A irreverência, a constante reinvenção, a modernidade, a eterna juventude e a liberdade encheram cada sala de desfile e ficarão eternizadas em cada peça de moda criada pelo Manuel. Cada peça de arte, será mais correto dizer. O respeito pela criatividade artística, o foco na inovação e na constante busca pela novidade em torno do negócio da moda fazem do Manuel Alves um eterno visionário.
Com o Manuel Alves, o Portugal Fashion escreveu importantes momentos da moda nacional, em Nova Iorque, São Paulo, Paris e no Porto. O Porto que será sempre cidade invicta nas suas últimas memórias de desfile. No Museu Nacional Soares dos Reis (sempre a arte), num desfile noturno, em pleno Velódromo Rainha Dona Amélia, onde até a chuva parece ter sido por ele antecipada, pois o Manuel pediu-nos mantas térmicas douradas para que os convidados brilhassem como parte da experiência cénica.
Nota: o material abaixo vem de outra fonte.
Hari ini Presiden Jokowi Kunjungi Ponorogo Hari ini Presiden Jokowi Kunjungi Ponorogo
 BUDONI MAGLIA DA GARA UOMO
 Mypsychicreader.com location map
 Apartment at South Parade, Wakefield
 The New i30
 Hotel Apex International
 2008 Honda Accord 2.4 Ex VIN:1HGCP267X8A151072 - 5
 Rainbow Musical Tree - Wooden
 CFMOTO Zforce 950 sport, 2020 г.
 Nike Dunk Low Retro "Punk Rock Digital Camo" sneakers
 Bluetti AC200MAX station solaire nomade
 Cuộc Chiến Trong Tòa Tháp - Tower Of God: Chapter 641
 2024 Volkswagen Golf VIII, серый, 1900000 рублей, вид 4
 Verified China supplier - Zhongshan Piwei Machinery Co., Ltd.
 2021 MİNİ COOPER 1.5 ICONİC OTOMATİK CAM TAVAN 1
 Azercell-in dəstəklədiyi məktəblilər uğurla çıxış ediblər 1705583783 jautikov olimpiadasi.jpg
A sua partida deixa um vazio que não se preenche com palavras, mas com as memórias vividas. Fica a recordação de um homem que fez do seu ofício uma arte maior, e que vestiu o mundo com sonhos feitos à medida. E, assim, nas tendências do tempo, Manuel Alves foi, é, e será sempre, um fio, uma linha, que o conduziu até ao espaço maior: o eterno.